University of Exeter, Exeter, UK.
Dev Med Child Neurol. 2025 Jan;67(1):126-131. doi: 10.1111/dmcn.15985. Epub 2024 Jun 5.
First-line genetic investigations for rare neurological and developmental conditions have limitations in their ability to detect and characterize copy number variants (CNVs). Whole genome sequencing (WGS) offers potential advantages over other methods of CNV analysis. We aimed to demonstrate the utility of CNV detection using WGS through description of three clinical cases. WGS analysis was undertaken in three patients presenting to a national rare disease service, in whom a genetic aetiology remained uncertain after gene panel testing or microarray based comparative genomic hybridization (array CGH). In all three cases, WGS identified CNVs and confirmed zygosity and pathogenicity, resulting in genetic diagnoses of PRKN-related Parkinson disease, TAOK1-related neurodevelopmental disorder, and AP1G1-related Usmani-Riazuddin syndrome. This case series demonstrates the value of WGS analysis in identifying or better characterizing CNVs that were missed or deemed of uncertain significance using conventional methods of testing. Importantly, our approach facilitated accurate genetic diagnosis and counselling for the families involved.

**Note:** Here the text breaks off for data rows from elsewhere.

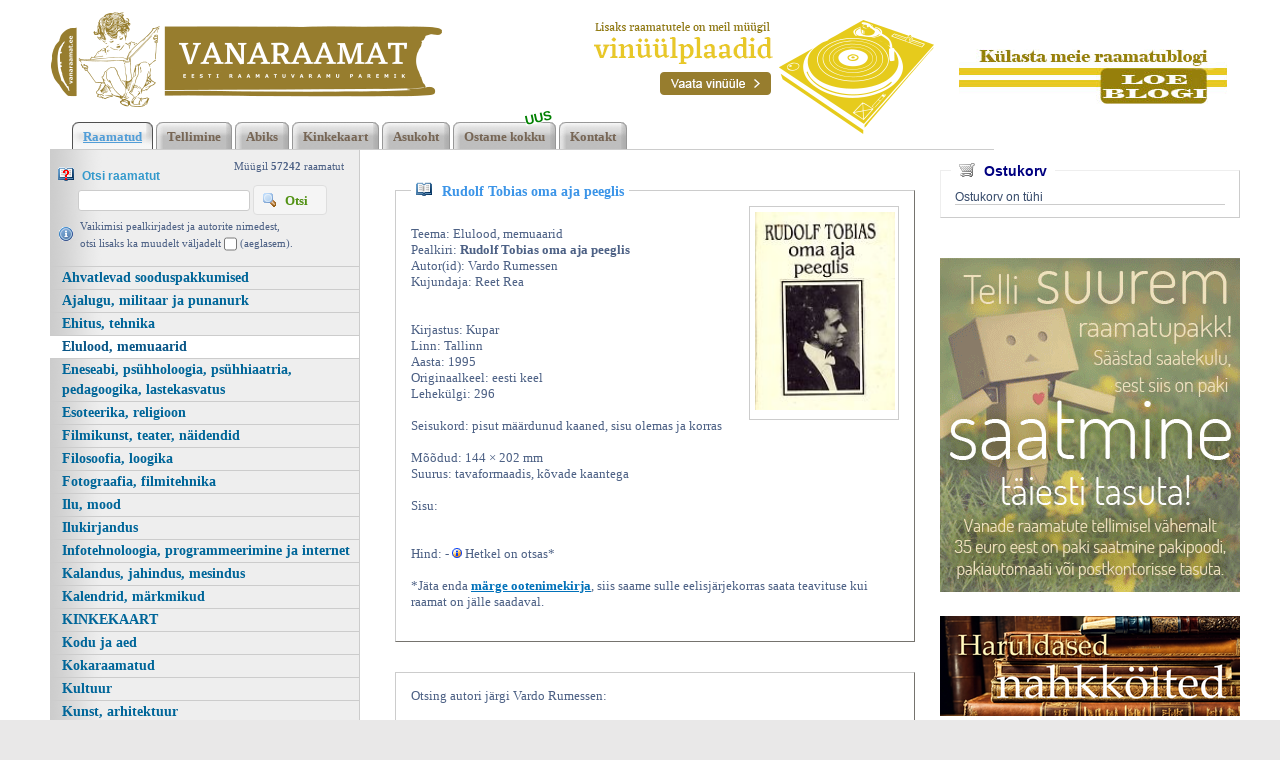

--- FILE ---
content_type: text/html; charset=UTF-8
request_url: https://www.vanaraamat.ee/css/autori_raamatud_ajax.php?brook=11789
body_size: 823
content:
<div class=kataloog_book>Otsing autori j&auml;rgi Vardo Rumessen:<br><br><a href='Eduard_Oja__Jeduard_Oja_koostanud_ja_redigeerinud_Vardo_Rumessen_Soololaulud_Rzmansy_92547-109.htm' title='Eduard Oja / Эдуард Оя; koostanud ja redigeerinud Vardo Rumessen, Soololaulud. Романсы' style='font-weight: bold; text-decoration:none;'>Eduard Oja / Эдуард Оя; koostanud ja redigeerinud Vardo Rumessen, Soololaulud. Романсы</a>,<br>Eesti Raamat, 1982, hind: 7,00 eurot<br><br><a href='Rudolf_Tobias_Koostanud_Vardo_Rumessen_In_puncto_musicorum_Ilmamaa_1995_120175-97.htm' title='Rudolf Tobias. Koostanud Vardo Rumessen, In puncto musicorum' style='font-weight: bold; text-decoration:none;'>Rudolf Tobias. Koostanud Vardo Rumessen, In puncto musicorum</a>,<br>Ilmamaa, 1995, hind: 9,00 eurot<br><br><a href='Rudolf_Tobias_Koostanud_Vardo_Rumessen_In_puncto_musicorum_Ilmamaa_1995_5289-97.htm' title='Rudolf Tobias. Koostanud Vardo Rumessen, In puncto musicorum' style='font-weight: bold; text-decoration:none;'>Rudolf Tobias. Koostanud Vardo Rumessen, In puncto musicorum</a>,<br>Ilmamaa, 1995, hind: 5,00 eurot<br><br><a href='Vardo_Rumessen_Vestlused_Tubinaga_Vestlused_Eduard_Tubinaga_Rahvusvaheline_Eduard_Tub_69126-2.htm' title='Vardo Rumessen, Vestlused Tubinaga (Vestlused Eduard Tubinaga)' style='font-weight: bold; text-decoration:none;'>Vardo Rumessen, Vestlused Tubinaga (Vestlused Eduard Tubinaga)</a>,<br>Rahvusvaheline Eduard Tubina Ühing, 2015, hind: 14,00 eurot<br><br><a href='Vardo_Rumessen_Rudolf_Tobias_Kirjad_TEA_Kirjastus_2012_29296-21.htm' title='Vardo Rumessen, Rudolf Tobias. Kirjad' style='font-weight: bold; text-decoration:none;'>Vardo Rumessen, Rudolf Tobias. Kirjad</a>,<br>TEA Kirjastus, 2012, hind: 15,00 eurot<br><br><a href='Koostanud_Vardo_Rumessen_Rudolf_Tobias_sonas_ja_pildis_puhendatud_helilooja_100_sunni_53204-2.htm' title='Koostanud Vardo Rumessen, Rudolf Tobias sõnas ja pildis (pühendatud helilooja 100. sünnipäevale)' style='font-weight: bold; text-decoration:none;'>Koostanud Vardo Rumessen, Rudolf Tobias sõnas ja pildis (pühendatud helilooja 100. sünnipäevale)</a>,<br>Eesti Raamat, 1973, hind: 3,50 eurot<br><br><a href='Eduard_Tubin_koostanud_ja_kommenteerinud_Vardo_Rumessen_Kirjad_I_1929-1961_Koolibri_R_61890-2.htm' title='Eduard Tubin; koostanud ja kommenteerinud Vardo Rumessen, Kirjad I (1929-1961)' style='font-weight: bold; text-decoration:none;'>Eduard Tubin; koostanud ja kommenteerinud Vardo Rumessen, Kirjad I (1929-1961)</a>,<br>Koolibri, Rahvusvaheline Eduard Tubina Ühing, 2006, hind: 14,00 eurot<br><br><a href='Eduard_Tubin_koostanud_ja_kommenteerinud_Vardo_Rumessen_toimetaja_Valve_Jurisson_Kirj_55355-2.htm' title='Eduard Tubin; koostanud ja kommenteerinud Vardo Rumessen; toimetaja Valve Jürisson, Kirjad. II, (1962-1982)' style='font-weight: bold; text-decoration:none;'>Eduard Tubin; koostanud ja kommenteerinud Vardo Rumessen; toimetaja Valve Jürisson, Kirjad. II, (1962-1982)</a>,<br>Koolibri, Rahvusvaheline Eduard Tubina Ühing, 2006, hind: 20,00 eurot<br><br><a href='Vardo_Rumessen_koostaja_Mart_Saar_sonas_ja_pildis_Eesti_Raamat_1973_22703-2.htm' title='Vardo Rumessen (koostaja), Mart Saar sõnas ja pildis' style='font-weight: bold; text-decoration:none;'>Vardo Rumessen (koostaja), Mart Saar sõnas ja pildis</a>,<br>Eesti Raamat, 1973, hind: 4,00 eurot<br><br><a href='Vardo_Rumessen_Rudolf_Tobias_ja_tema_oratoorium_Joonase_lahetamine_SE_JS_1995_42700-271.htm' title='Vardo Rumessen, Rudolf Tobias ja tema oratoorium Joonase lähetamine' style='font-weight: bold; text-decoration:none;'>Vardo Rumessen, Rudolf Tobias ja tema oratoorium Joonase lähetamine</a>,<br>SE & JS, 1995, hind: 4,00 eurot<br><br><a href='Vardo_Rumessen_Neeme_Laanepold_koostajad_Mart_Saar_Fotokroonika_elust_ja_loomingust_E_9874-26.htm' title='Vardo Rumessen, Neeme Laanepõld (koostajad), Mart Saar. Fotokroonika elust ja loomingust' style='font-weight: bold; text-decoration:none;'>Vardo Rumessen, Neeme Laanepõld (koostajad), Mart Saar. Fotokroonika elust ja loomingust</a>,<br>Eesti Raamat, 1983, hind: 4,00 eurot<br><br><a href='Eduard_Tubin_Koostanud_Vardo_Rumessen_Randavate_vete_aares_Ilmamaa_2003_43340-227.htm' title='Eduard Tubin. Koostanud Vardo Rumessen, Rändavate vete ääres' style='font-weight: bold; text-decoration:none;'>Eduard Tubin. Koostanud Vardo Rumessen, Rändavate vete ääres</a>,<br>Ilmamaa, 2003, hind: 12,00 eurot<br><br></div>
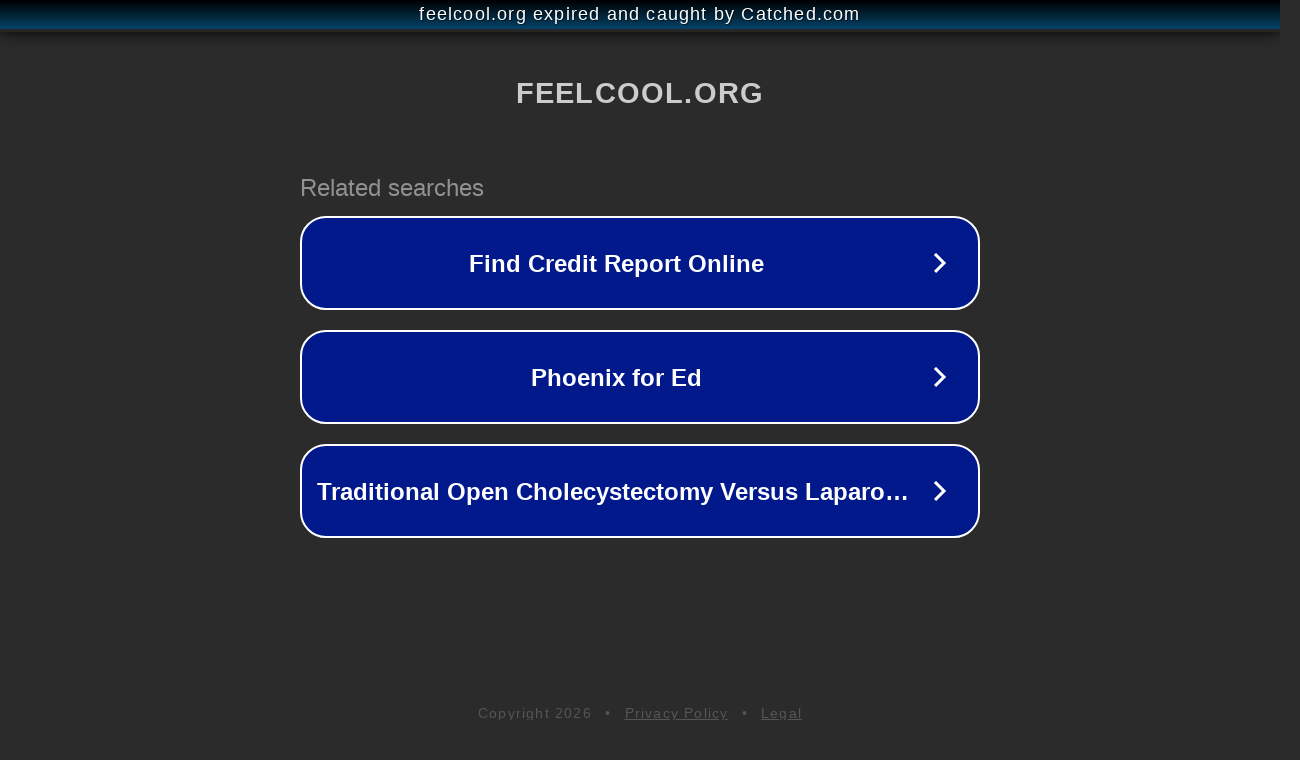

--- FILE ---
content_type: text/html; charset=utf-8
request_url: http://files.feelcool.org/resites.php?url=https://linkr.bio/bopokerterpecaya
body_size: 1190
content:
<!doctype html>
<html data-adblockkey="MFwwDQYJKoZIhvcNAQEBBQADSwAwSAJBANDrp2lz7AOmADaN8tA50LsWcjLFyQFcb/P2Txc58oYOeILb3vBw7J6f4pamkAQVSQuqYsKx3YzdUHCvbVZvFUsCAwEAAQ==_QpYZHwxcG+F5aSgQXp9RMUtoz8mZGBNWGF3ShtKKsPV+/KUw6o4zEb3r8Wm+OWUj0ijXb+Ml7DkuSShtvyhSKg==" lang="en" style="background: #2B2B2B;">
<head>
    <meta charset="utf-8">
    <meta name="viewport" content="width=device-width, initial-scale=1">
    <link rel="icon" href="[data-uri]">
    <link rel="preconnect" href="https://www.google.com" crossorigin>
</head>
<body>
<div id="target" style="opacity: 0"></div>
<script>window.park = "eyJ1dWlkIjoiZWMwNTYxYWQtMzM3OC00NTEyLTliMTEtMjFkYmM3OTRhYzQxIiwicGFnZV90aW1lIjoxNzY5MDc5ODE3LCJwYWdlX3VybCI6Imh0dHA6Ly9maWxlcy5mZWVsY29vbC5vcmcvcmVzaXRlcy5waHA/[base64]";</script>
<script src="/bIVIVLsBs.js"></script>
</body>
</html>
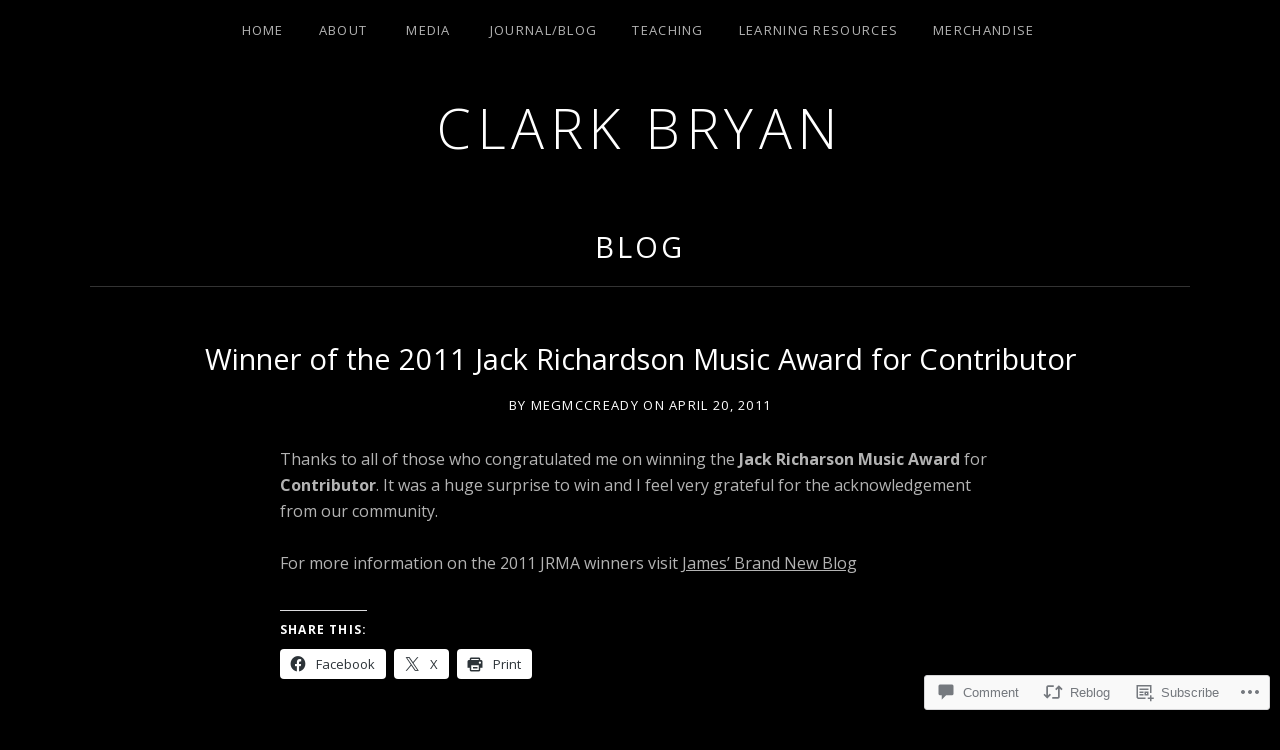

--- FILE ---
content_type: text/css;charset=utf-8
request_url: https://s0.wp.com/?custom-css=1&csblog=1d0mT&cscache=6&csrev=10
body_size: 1
content:
body.home{background-image:url('https://clarkbryan.wordpress.com/wp-content/uploads/2024/05/clark-promo-photo-with-green-background.png');background-size:cover;background-position:center}body:not(.home){background-image:none}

针对罕见神经和发育疾病的一线基因检测在检测和表征拷贝数变异(CNV)方面存在局限性。全基因组测序(WGS)相较于其他CNV分析方法具有潜在优势。我们旨在通过描述三个临床病例来证明使用WGS进行CNV检测的实用性。对三名就诊于国家罕见病服务机构的患者进行了WGS分析,在进行基因panel检测或基于微阵列的比较基因组杂交(array CGH)后,这三名患者的遗传病因仍不明确。在所有三个病例中,WGS均鉴定出CNV,并确认了纯合性和致病性,从而得出了与PRKN相关的帕金森病、与TAOK1相关的神经发育障碍以及与AP1G1相关的乌斯马尼 - 里亚祖丁综合征的基因诊断。该病例系列证明了WGS分析在识别或更好地表征使用传统检测方法遗漏或意义不确定的CNV方面的价值。重要的是,我们的方法有助于为相关家庭进行准确的基因诊断和遗传咨询。